Meningite, ricoverato a Cesena bambino di 1 anno: migliorano le condizioni della 36enne di Caltagirone

E’ ancora allarme meningite in Italia e purtroppo ad essere colpito sembra essere stato un bambino di soli 1 anno, il quale è stato ricoverato nella giornata di domenica 19 febbraio, all’ospedale Bufalini di Cesena per un sospetto caso di meningite. Subito dopo essere stato trasportato in ospedale e sottoposto alle analisi purtroppo queste hanno dato l’esito che tutti temevano, ovvero infezione da meningococco di tipo C. Il meningococco è un batterio che generalmente si localizza a livello della gola senza determinare alcun tipo di disturbo e solo raramente, in persone che si trovano in condizioni di particolare vulnerabilità, causa delle malattie importanti quali la setticemia o la meningite. Come abbiamo già anticipato, il piccolo sarebbe stato ricoverato nella giornata di domenica all’ospedale Maurizio Bufalini di Cesena nel reparto di Terapia intensiva neonatale e fortunatamente le sue condizioni di salute adesso non sembrano essere molto gravi, tanto che i medici hanno riferito che il piccolo non è in pericolo di vita.

Avviata, come prevede il protocollo obbligatorio, la profilassi antibiotica per via orale, con lo scopo di bonificare eventuali portatori del germe, ai familiari ed a tutte le persone che sono venute a contatto con il bambino che fortunatamente essendo troppo piccolo non frequenta alcun asilo o altre comunità di coetanei nel comune dove risiede e dunque il rischio di contagio è molto limitato. Il bambino ha da poco compiuto un anno e pare non sia stato ancora vaccinato per ragioni anagrafiche; come abbiamo già anticipato, al momento del ricovero le sue condizioni sono apparse piuttosto gravi ma fortunatamente adesso sono migliorate e nella giornata di oggi, molto probabilmente verrà trasferito dalla Terapia intensiva al reparto di Pediatria.

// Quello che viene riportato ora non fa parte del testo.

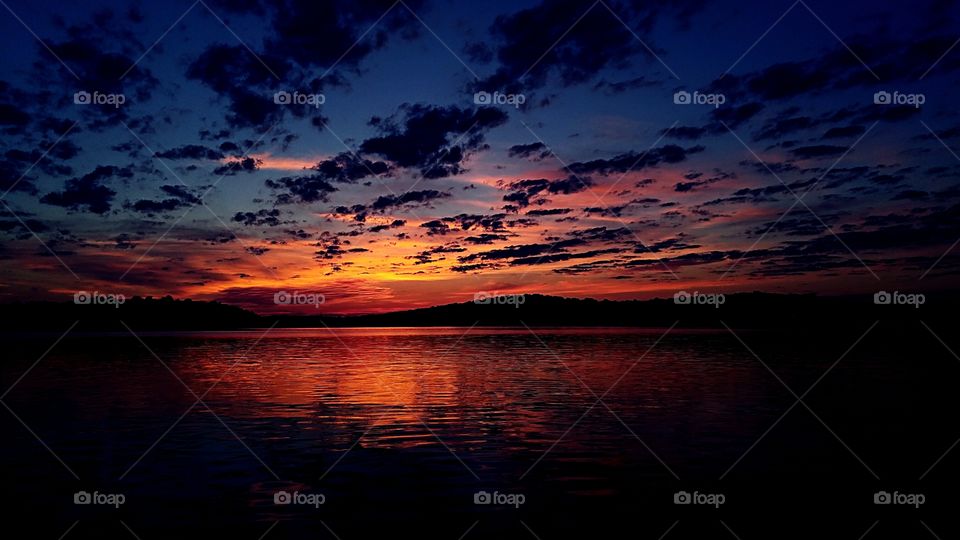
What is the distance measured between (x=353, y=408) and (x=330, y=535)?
15462 millimetres

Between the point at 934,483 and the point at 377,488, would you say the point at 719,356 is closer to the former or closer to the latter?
the point at 934,483

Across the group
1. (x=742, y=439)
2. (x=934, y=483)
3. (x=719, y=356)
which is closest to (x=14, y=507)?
(x=742, y=439)

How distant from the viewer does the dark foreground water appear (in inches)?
551

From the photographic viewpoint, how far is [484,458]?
19.2 meters

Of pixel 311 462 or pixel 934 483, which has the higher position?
pixel 311 462

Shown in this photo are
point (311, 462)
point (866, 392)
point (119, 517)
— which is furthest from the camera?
point (866, 392)

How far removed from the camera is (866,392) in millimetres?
33062

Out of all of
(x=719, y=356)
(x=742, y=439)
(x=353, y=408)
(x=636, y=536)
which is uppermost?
(x=719, y=356)

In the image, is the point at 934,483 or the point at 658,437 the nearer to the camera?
the point at 934,483

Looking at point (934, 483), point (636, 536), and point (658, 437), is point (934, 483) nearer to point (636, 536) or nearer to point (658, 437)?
point (658, 437)

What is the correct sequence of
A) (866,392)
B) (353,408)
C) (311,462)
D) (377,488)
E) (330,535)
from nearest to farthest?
(330,535)
(377,488)
(311,462)
(353,408)
(866,392)

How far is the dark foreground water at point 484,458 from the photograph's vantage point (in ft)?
45.9

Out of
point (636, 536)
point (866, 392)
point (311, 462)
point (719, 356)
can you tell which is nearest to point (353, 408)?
point (311, 462)

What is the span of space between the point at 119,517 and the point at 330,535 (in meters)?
4.67
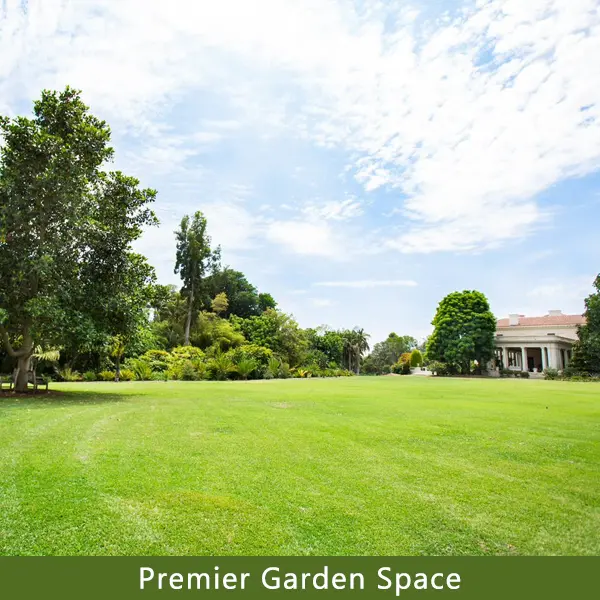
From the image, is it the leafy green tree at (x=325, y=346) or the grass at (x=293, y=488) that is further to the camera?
the leafy green tree at (x=325, y=346)

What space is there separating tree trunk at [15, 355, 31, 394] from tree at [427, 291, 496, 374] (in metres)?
38.4

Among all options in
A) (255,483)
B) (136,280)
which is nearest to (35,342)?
(136,280)

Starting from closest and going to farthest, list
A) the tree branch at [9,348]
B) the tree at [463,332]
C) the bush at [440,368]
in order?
the tree branch at [9,348] → the tree at [463,332] → the bush at [440,368]

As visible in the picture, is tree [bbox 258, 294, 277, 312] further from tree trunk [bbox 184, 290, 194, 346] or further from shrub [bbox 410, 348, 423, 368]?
shrub [bbox 410, 348, 423, 368]

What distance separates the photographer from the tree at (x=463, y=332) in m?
44.5

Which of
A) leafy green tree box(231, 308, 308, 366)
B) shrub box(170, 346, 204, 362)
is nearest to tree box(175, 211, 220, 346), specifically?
leafy green tree box(231, 308, 308, 366)

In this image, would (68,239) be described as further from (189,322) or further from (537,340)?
(537,340)

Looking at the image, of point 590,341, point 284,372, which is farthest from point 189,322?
point 590,341

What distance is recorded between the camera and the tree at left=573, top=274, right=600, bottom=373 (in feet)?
124

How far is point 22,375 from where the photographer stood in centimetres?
1498

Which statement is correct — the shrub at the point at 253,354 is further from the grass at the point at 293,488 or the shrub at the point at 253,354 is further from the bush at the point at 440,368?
the grass at the point at 293,488

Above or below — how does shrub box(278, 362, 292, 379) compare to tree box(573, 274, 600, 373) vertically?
below
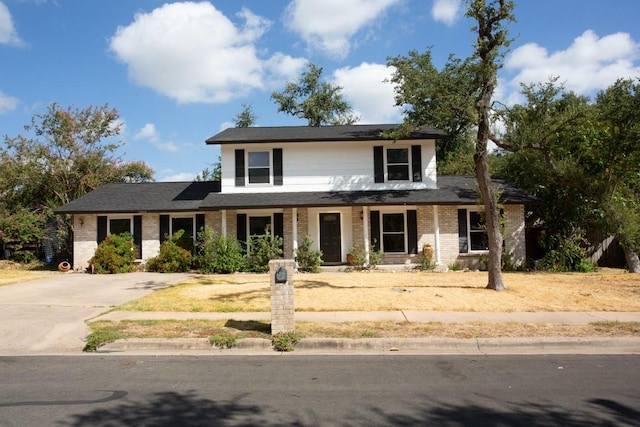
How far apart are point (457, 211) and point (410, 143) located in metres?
3.47

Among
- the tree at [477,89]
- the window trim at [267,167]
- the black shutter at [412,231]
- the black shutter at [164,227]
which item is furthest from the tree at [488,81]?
the black shutter at [164,227]

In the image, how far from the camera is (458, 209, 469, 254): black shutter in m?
19.8

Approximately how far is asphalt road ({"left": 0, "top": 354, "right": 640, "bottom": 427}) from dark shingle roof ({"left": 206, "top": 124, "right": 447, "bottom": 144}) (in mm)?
13481

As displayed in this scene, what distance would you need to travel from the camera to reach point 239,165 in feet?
67.3

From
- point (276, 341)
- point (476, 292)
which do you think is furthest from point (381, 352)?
point (476, 292)

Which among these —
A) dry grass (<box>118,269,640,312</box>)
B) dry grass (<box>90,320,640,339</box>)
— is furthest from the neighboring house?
dry grass (<box>90,320,640,339</box>)

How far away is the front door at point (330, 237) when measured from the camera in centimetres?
2008

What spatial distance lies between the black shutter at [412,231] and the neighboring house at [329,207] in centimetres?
4

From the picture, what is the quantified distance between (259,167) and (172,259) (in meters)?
5.21

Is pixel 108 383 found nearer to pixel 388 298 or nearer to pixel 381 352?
pixel 381 352

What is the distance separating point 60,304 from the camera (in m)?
11.6

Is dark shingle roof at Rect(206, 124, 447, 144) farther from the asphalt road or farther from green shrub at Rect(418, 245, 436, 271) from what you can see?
the asphalt road

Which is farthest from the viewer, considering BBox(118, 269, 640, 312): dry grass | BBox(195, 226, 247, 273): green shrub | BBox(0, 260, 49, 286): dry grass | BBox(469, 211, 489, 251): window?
BBox(469, 211, 489, 251): window

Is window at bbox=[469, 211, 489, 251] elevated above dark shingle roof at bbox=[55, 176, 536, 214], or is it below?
below
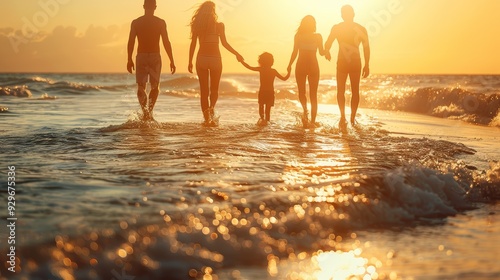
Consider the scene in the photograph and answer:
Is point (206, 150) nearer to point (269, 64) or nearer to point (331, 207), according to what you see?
point (331, 207)

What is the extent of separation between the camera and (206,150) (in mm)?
6992

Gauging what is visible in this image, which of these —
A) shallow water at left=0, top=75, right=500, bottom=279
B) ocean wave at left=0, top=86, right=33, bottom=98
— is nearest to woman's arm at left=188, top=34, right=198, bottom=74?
shallow water at left=0, top=75, right=500, bottom=279

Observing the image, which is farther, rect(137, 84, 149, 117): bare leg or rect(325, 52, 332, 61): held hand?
rect(325, 52, 332, 61): held hand

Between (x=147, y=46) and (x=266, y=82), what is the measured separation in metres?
2.58

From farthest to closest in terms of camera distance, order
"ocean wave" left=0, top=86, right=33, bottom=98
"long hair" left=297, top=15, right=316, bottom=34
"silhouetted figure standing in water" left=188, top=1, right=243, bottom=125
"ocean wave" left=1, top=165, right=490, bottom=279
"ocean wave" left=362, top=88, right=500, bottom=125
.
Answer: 1. "ocean wave" left=0, top=86, right=33, bottom=98
2. "ocean wave" left=362, top=88, right=500, bottom=125
3. "long hair" left=297, top=15, right=316, bottom=34
4. "silhouetted figure standing in water" left=188, top=1, right=243, bottom=125
5. "ocean wave" left=1, top=165, right=490, bottom=279

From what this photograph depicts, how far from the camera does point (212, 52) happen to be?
1079 centimetres

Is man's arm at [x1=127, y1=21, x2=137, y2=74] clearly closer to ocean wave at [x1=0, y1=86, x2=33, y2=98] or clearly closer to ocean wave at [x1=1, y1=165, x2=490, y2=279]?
ocean wave at [x1=1, y1=165, x2=490, y2=279]

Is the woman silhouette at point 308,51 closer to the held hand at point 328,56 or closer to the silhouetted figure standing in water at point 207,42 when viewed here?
the held hand at point 328,56

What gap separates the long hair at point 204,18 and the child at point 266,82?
136cm

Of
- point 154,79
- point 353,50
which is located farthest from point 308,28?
point 154,79

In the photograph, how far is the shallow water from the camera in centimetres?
323

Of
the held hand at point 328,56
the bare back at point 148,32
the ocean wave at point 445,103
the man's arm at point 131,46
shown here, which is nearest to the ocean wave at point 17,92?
the ocean wave at point 445,103

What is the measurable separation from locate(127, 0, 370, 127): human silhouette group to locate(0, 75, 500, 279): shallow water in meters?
3.80

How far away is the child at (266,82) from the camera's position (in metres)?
12.0
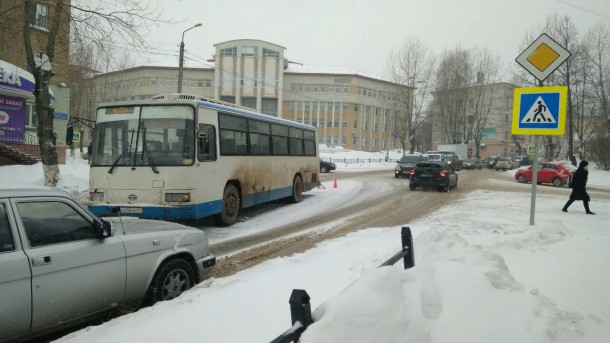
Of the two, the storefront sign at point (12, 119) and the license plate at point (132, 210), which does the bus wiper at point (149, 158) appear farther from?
→ the storefront sign at point (12, 119)

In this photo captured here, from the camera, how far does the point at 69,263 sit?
150 inches

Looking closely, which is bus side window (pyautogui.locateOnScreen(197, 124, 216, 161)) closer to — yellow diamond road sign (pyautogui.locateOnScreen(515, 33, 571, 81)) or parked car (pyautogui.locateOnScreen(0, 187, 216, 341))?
parked car (pyautogui.locateOnScreen(0, 187, 216, 341))

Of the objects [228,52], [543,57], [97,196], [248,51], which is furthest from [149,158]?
[228,52]

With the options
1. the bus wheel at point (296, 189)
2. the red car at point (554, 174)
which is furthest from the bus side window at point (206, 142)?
the red car at point (554, 174)

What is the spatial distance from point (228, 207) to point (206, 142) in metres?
2.05

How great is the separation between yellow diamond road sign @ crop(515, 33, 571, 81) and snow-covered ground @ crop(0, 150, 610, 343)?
129 inches

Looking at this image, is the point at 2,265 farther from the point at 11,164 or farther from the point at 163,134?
the point at 11,164

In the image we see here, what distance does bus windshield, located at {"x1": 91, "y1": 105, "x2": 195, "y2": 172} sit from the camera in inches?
355

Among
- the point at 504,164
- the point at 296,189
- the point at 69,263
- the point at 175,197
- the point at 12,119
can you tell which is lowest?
the point at 296,189

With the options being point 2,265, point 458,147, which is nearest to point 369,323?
point 2,265

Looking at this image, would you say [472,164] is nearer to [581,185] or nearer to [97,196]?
[581,185]

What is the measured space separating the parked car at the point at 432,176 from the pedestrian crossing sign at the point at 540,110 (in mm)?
11653

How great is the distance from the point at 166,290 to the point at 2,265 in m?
1.87

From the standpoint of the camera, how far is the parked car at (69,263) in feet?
11.2
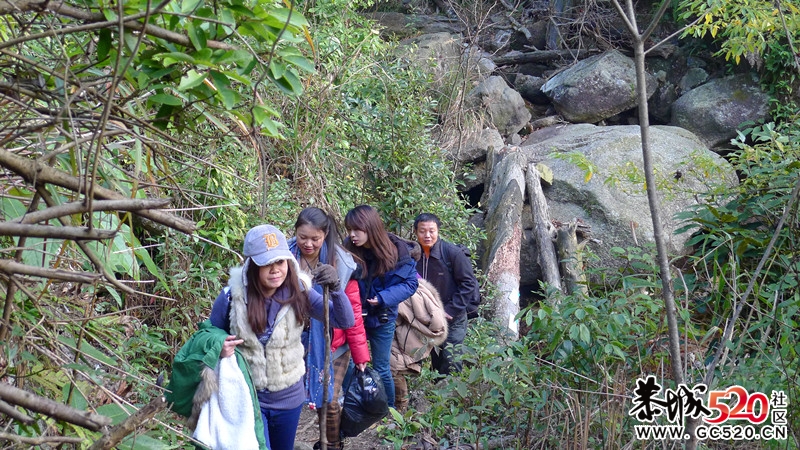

Per chi non lo sapesse, l’infezione che sta davvero seminando il panico in Italia, si trasmette attraverso le goccioline di saliva a seguito di contatti interpersonali ravvicinati e prolungati ed il tempo di incubazione della malattia è di norma 3-4 giorni anche se può variare da 2 a 10. Migliorano anche le condizioni di salute della donna di 36 anni ricoverata a Caltagirone per una meningite da meningococco di tipo C che al momento si trova nel reparto di Malattie infettive dell’ospedale Gravina della città. E’ questo quanto reso noto dall’Azienda sanitaria provinciale di Catania che nella giornata di ieri ha fatto sapere che la paziente fortunatamente risponde bene al trattamento con antibiotico. “Stiamo rispondendo alle richieste della popolazione e ricordiamo che la vaccinazione è uno strumento importantissimo da utilizzare durante tutto il corso della propria vita in maniera programmata. Le vaccinazioni non sono una meta da “inseguire” secondo l’onda mediatica del momento, ma un’opportunità di civiltà”, afferma Giuseppe Giammanco, direttore generale dell’Asp di Catania. Secondo quanto riferito, la situazione sembra essere sotto controllo e dunque gli allarmi sono al momento ingiustificati.